As it stands, I guess I'll have to run my own tests to try to evaluate whether Bun 1.4 is ready for prime time, because I just can't trust Jarred to give us a straight answer.
I mean yeah, that's what this whole post is about. It's about the process of going from that original state to something that's now shipping in production.
God forbid an engineer express uncertainty.
Based on that, the bun rewrite messaging was fairly misleading.

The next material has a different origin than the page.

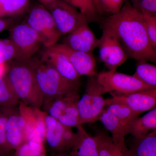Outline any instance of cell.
Listing matches in <instances>:
<instances>
[{"mask_svg": "<svg viewBox=\"0 0 156 156\" xmlns=\"http://www.w3.org/2000/svg\"><path fill=\"white\" fill-rule=\"evenodd\" d=\"M101 28L112 32L128 58L137 61L156 62V50L147 36L142 13L127 0L119 12L101 22Z\"/></svg>", "mask_w": 156, "mask_h": 156, "instance_id": "6da1fadb", "label": "cell"}, {"mask_svg": "<svg viewBox=\"0 0 156 156\" xmlns=\"http://www.w3.org/2000/svg\"><path fill=\"white\" fill-rule=\"evenodd\" d=\"M3 76L20 103L34 108H42L44 100L31 60H17L7 63Z\"/></svg>", "mask_w": 156, "mask_h": 156, "instance_id": "7a4b0ae2", "label": "cell"}, {"mask_svg": "<svg viewBox=\"0 0 156 156\" xmlns=\"http://www.w3.org/2000/svg\"><path fill=\"white\" fill-rule=\"evenodd\" d=\"M33 62L36 80L43 96L44 104L75 89H79L80 85L65 79L46 60L41 58L39 61Z\"/></svg>", "mask_w": 156, "mask_h": 156, "instance_id": "3957f363", "label": "cell"}, {"mask_svg": "<svg viewBox=\"0 0 156 156\" xmlns=\"http://www.w3.org/2000/svg\"><path fill=\"white\" fill-rule=\"evenodd\" d=\"M105 94L103 87L98 81L97 76L89 77L85 93L80 97L77 104L80 125L98 121L104 110L112 103L110 98H104Z\"/></svg>", "mask_w": 156, "mask_h": 156, "instance_id": "277c9868", "label": "cell"}, {"mask_svg": "<svg viewBox=\"0 0 156 156\" xmlns=\"http://www.w3.org/2000/svg\"><path fill=\"white\" fill-rule=\"evenodd\" d=\"M139 115L122 104L112 102L104 110L98 121L110 132L114 142L125 147L129 125Z\"/></svg>", "mask_w": 156, "mask_h": 156, "instance_id": "5b68a950", "label": "cell"}, {"mask_svg": "<svg viewBox=\"0 0 156 156\" xmlns=\"http://www.w3.org/2000/svg\"><path fill=\"white\" fill-rule=\"evenodd\" d=\"M27 13L24 21L38 34L42 46L48 48L57 44L62 35L47 8L40 3L30 4Z\"/></svg>", "mask_w": 156, "mask_h": 156, "instance_id": "8992f818", "label": "cell"}, {"mask_svg": "<svg viewBox=\"0 0 156 156\" xmlns=\"http://www.w3.org/2000/svg\"><path fill=\"white\" fill-rule=\"evenodd\" d=\"M78 90L75 89L46 102L42 110L66 127L76 128L81 126L77 108L80 97Z\"/></svg>", "mask_w": 156, "mask_h": 156, "instance_id": "52a82bcc", "label": "cell"}, {"mask_svg": "<svg viewBox=\"0 0 156 156\" xmlns=\"http://www.w3.org/2000/svg\"><path fill=\"white\" fill-rule=\"evenodd\" d=\"M44 120V145L47 151L50 154L62 151L69 153L76 140V133L46 113Z\"/></svg>", "mask_w": 156, "mask_h": 156, "instance_id": "ba28073f", "label": "cell"}, {"mask_svg": "<svg viewBox=\"0 0 156 156\" xmlns=\"http://www.w3.org/2000/svg\"><path fill=\"white\" fill-rule=\"evenodd\" d=\"M97 78L105 92H108L111 95H127L156 88L143 83L133 75L118 72L117 70H108L98 73Z\"/></svg>", "mask_w": 156, "mask_h": 156, "instance_id": "9c48e42d", "label": "cell"}, {"mask_svg": "<svg viewBox=\"0 0 156 156\" xmlns=\"http://www.w3.org/2000/svg\"><path fill=\"white\" fill-rule=\"evenodd\" d=\"M9 40L16 48L18 60H31L42 46L38 34L24 21L11 27Z\"/></svg>", "mask_w": 156, "mask_h": 156, "instance_id": "30bf717a", "label": "cell"}, {"mask_svg": "<svg viewBox=\"0 0 156 156\" xmlns=\"http://www.w3.org/2000/svg\"><path fill=\"white\" fill-rule=\"evenodd\" d=\"M46 7L62 36L66 35L79 26L87 23L80 11L65 0H56Z\"/></svg>", "mask_w": 156, "mask_h": 156, "instance_id": "8fae6325", "label": "cell"}, {"mask_svg": "<svg viewBox=\"0 0 156 156\" xmlns=\"http://www.w3.org/2000/svg\"><path fill=\"white\" fill-rule=\"evenodd\" d=\"M101 29L102 35L97 47L99 57L108 70H117L127 61L128 56L114 34L107 29Z\"/></svg>", "mask_w": 156, "mask_h": 156, "instance_id": "7c38bea8", "label": "cell"}, {"mask_svg": "<svg viewBox=\"0 0 156 156\" xmlns=\"http://www.w3.org/2000/svg\"><path fill=\"white\" fill-rule=\"evenodd\" d=\"M112 102L122 103L140 115L156 108V88L146 89L127 95H111Z\"/></svg>", "mask_w": 156, "mask_h": 156, "instance_id": "4fadbf2b", "label": "cell"}, {"mask_svg": "<svg viewBox=\"0 0 156 156\" xmlns=\"http://www.w3.org/2000/svg\"><path fill=\"white\" fill-rule=\"evenodd\" d=\"M50 48L64 54L80 76L97 75L93 54L73 50L63 44H56Z\"/></svg>", "mask_w": 156, "mask_h": 156, "instance_id": "5bb4252c", "label": "cell"}, {"mask_svg": "<svg viewBox=\"0 0 156 156\" xmlns=\"http://www.w3.org/2000/svg\"><path fill=\"white\" fill-rule=\"evenodd\" d=\"M18 106L26 122V141L31 140L44 144V112L41 109L34 108L21 103Z\"/></svg>", "mask_w": 156, "mask_h": 156, "instance_id": "9a60e30c", "label": "cell"}, {"mask_svg": "<svg viewBox=\"0 0 156 156\" xmlns=\"http://www.w3.org/2000/svg\"><path fill=\"white\" fill-rule=\"evenodd\" d=\"M18 106L9 108L7 116L6 139L11 152L26 141V122Z\"/></svg>", "mask_w": 156, "mask_h": 156, "instance_id": "2e32d148", "label": "cell"}, {"mask_svg": "<svg viewBox=\"0 0 156 156\" xmlns=\"http://www.w3.org/2000/svg\"><path fill=\"white\" fill-rule=\"evenodd\" d=\"M88 23L79 26L65 36L62 44L73 50L92 53L98 46L99 39L90 28Z\"/></svg>", "mask_w": 156, "mask_h": 156, "instance_id": "e0dca14e", "label": "cell"}, {"mask_svg": "<svg viewBox=\"0 0 156 156\" xmlns=\"http://www.w3.org/2000/svg\"><path fill=\"white\" fill-rule=\"evenodd\" d=\"M41 58L52 65L65 79L80 85V76L78 74L68 58L63 53L50 48H45Z\"/></svg>", "mask_w": 156, "mask_h": 156, "instance_id": "ac0fdd59", "label": "cell"}, {"mask_svg": "<svg viewBox=\"0 0 156 156\" xmlns=\"http://www.w3.org/2000/svg\"><path fill=\"white\" fill-rule=\"evenodd\" d=\"M77 139L70 151V156H98L94 136L88 134L83 127H77Z\"/></svg>", "mask_w": 156, "mask_h": 156, "instance_id": "d6986e66", "label": "cell"}, {"mask_svg": "<svg viewBox=\"0 0 156 156\" xmlns=\"http://www.w3.org/2000/svg\"><path fill=\"white\" fill-rule=\"evenodd\" d=\"M125 156H156V131L144 137L134 138L129 147H127Z\"/></svg>", "mask_w": 156, "mask_h": 156, "instance_id": "ffe728a7", "label": "cell"}, {"mask_svg": "<svg viewBox=\"0 0 156 156\" xmlns=\"http://www.w3.org/2000/svg\"><path fill=\"white\" fill-rule=\"evenodd\" d=\"M154 131H156V108L143 116L133 120L129 125L127 133L134 138H138L144 137Z\"/></svg>", "mask_w": 156, "mask_h": 156, "instance_id": "44dd1931", "label": "cell"}, {"mask_svg": "<svg viewBox=\"0 0 156 156\" xmlns=\"http://www.w3.org/2000/svg\"><path fill=\"white\" fill-rule=\"evenodd\" d=\"M94 137L98 156H125L127 146L122 147L116 144L111 136L105 131H98Z\"/></svg>", "mask_w": 156, "mask_h": 156, "instance_id": "7402d4cb", "label": "cell"}, {"mask_svg": "<svg viewBox=\"0 0 156 156\" xmlns=\"http://www.w3.org/2000/svg\"><path fill=\"white\" fill-rule=\"evenodd\" d=\"M75 7L85 16L88 23L101 22L103 14L100 11L97 0H65Z\"/></svg>", "mask_w": 156, "mask_h": 156, "instance_id": "603a6c76", "label": "cell"}, {"mask_svg": "<svg viewBox=\"0 0 156 156\" xmlns=\"http://www.w3.org/2000/svg\"><path fill=\"white\" fill-rule=\"evenodd\" d=\"M136 71L133 75L143 83L156 88V66L147 61H138Z\"/></svg>", "mask_w": 156, "mask_h": 156, "instance_id": "cb8c5ba5", "label": "cell"}, {"mask_svg": "<svg viewBox=\"0 0 156 156\" xmlns=\"http://www.w3.org/2000/svg\"><path fill=\"white\" fill-rule=\"evenodd\" d=\"M30 0H5L0 11V17H16L27 11Z\"/></svg>", "mask_w": 156, "mask_h": 156, "instance_id": "d4e9b609", "label": "cell"}, {"mask_svg": "<svg viewBox=\"0 0 156 156\" xmlns=\"http://www.w3.org/2000/svg\"><path fill=\"white\" fill-rule=\"evenodd\" d=\"M13 151L10 156H48L44 144L31 140L25 141Z\"/></svg>", "mask_w": 156, "mask_h": 156, "instance_id": "484cf974", "label": "cell"}, {"mask_svg": "<svg viewBox=\"0 0 156 156\" xmlns=\"http://www.w3.org/2000/svg\"><path fill=\"white\" fill-rule=\"evenodd\" d=\"M19 101L11 91L3 76H0V108H11L18 106Z\"/></svg>", "mask_w": 156, "mask_h": 156, "instance_id": "4316f807", "label": "cell"}, {"mask_svg": "<svg viewBox=\"0 0 156 156\" xmlns=\"http://www.w3.org/2000/svg\"><path fill=\"white\" fill-rule=\"evenodd\" d=\"M9 108H0V156H9V150L6 139V125Z\"/></svg>", "mask_w": 156, "mask_h": 156, "instance_id": "83f0119b", "label": "cell"}, {"mask_svg": "<svg viewBox=\"0 0 156 156\" xmlns=\"http://www.w3.org/2000/svg\"><path fill=\"white\" fill-rule=\"evenodd\" d=\"M18 60L17 50L10 40H0V62L7 64Z\"/></svg>", "mask_w": 156, "mask_h": 156, "instance_id": "f1b7e54d", "label": "cell"}, {"mask_svg": "<svg viewBox=\"0 0 156 156\" xmlns=\"http://www.w3.org/2000/svg\"><path fill=\"white\" fill-rule=\"evenodd\" d=\"M141 13L150 42L156 50V15L145 12Z\"/></svg>", "mask_w": 156, "mask_h": 156, "instance_id": "f546056e", "label": "cell"}, {"mask_svg": "<svg viewBox=\"0 0 156 156\" xmlns=\"http://www.w3.org/2000/svg\"><path fill=\"white\" fill-rule=\"evenodd\" d=\"M127 0H97L98 5L101 13L110 15L120 11Z\"/></svg>", "mask_w": 156, "mask_h": 156, "instance_id": "4dcf8cb0", "label": "cell"}, {"mask_svg": "<svg viewBox=\"0 0 156 156\" xmlns=\"http://www.w3.org/2000/svg\"><path fill=\"white\" fill-rule=\"evenodd\" d=\"M133 7L140 13L156 15V0H129Z\"/></svg>", "mask_w": 156, "mask_h": 156, "instance_id": "1f68e13d", "label": "cell"}, {"mask_svg": "<svg viewBox=\"0 0 156 156\" xmlns=\"http://www.w3.org/2000/svg\"><path fill=\"white\" fill-rule=\"evenodd\" d=\"M15 20L12 18L2 19L0 17V32L14 25Z\"/></svg>", "mask_w": 156, "mask_h": 156, "instance_id": "d6a6232c", "label": "cell"}, {"mask_svg": "<svg viewBox=\"0 0 156 156\" xmlns=\"http://www.w3.org/2000/svg\"><path fill=\"white\" fill-rule=\"evenodd\" d=\"M48 156H70L69 154L67 152L62 151L49 154Z\"/></svg>", "mask_w": 156, "mask_h": 156, "instance_id": "836d02e7", "label": "cell"}, {"mask_svg": "<svg viewBox=\"0 0 156 156\" xmlns=\"http://www.w3.org/2000/svg\"><path fill=\"white\" fill-rule=\"evenodd\" d=\"M56 0H38L39 3H41L45 7H47Z\"/></svg>", "mask_w": 156, "mask_h": 156, "instance_id": "e575fe53", "label": "cell"}, {"mask_svg": "<svg viewBox=\"0 0 156 156\" xmlns=\"http://www.w3.org/2000/svg\"><path fill=\"white\" fill-rule=\"evenodd\" d=\"M4 1L5 0H0V11L2 8L3 4H4Z\"/></svg>", "mask_w": 156, "mask_h": 156, "instance_id": "d590c367", "label": "cell"}, {"mask_svg": "<svg viewBox=\"0 0 156 156\" xmlns=\"http://www.w3.org/2000/svg\"><path fill=\"white\" fill-rule=\"evenodd\" d=\"M98 3V2H97Z\"/></svg>", "mask_w": 156, "mask_h": 156, "instance_id": "8d00e7d4", "label": "cell"}]
</instances>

Either they estimated poorly, or it ended up the lesser portion of their estimate after all. After all, unless the estimate is 100%, there's always a chance it'll fall into the other portion.
I will be a lot more excited when this is possible with <10k of api costs.
For a rewrite of this size, the expensive part is deep understanding of the underlying system in order to preserve behavior while keeping performance, and above all that not freezing product work while doing it. Adding more engineers would just end up in managerial burden and review bottlenecks, to say the least.
So even assuming the API cost estimate is high, I don't buy the “just hire engineers for a month” take. A team unfamiliar with the codebase would probably spend a large chunk of that month just building context and deciding how not to break everything. A team familiar with the codebase is even more valuable doing product work, bug fixes, and review of the existing codebase.
So, in short, I do agree with the simple fact that this is still too expensive for most projects, but not with the idea that “a small team would trivially do better in a month”.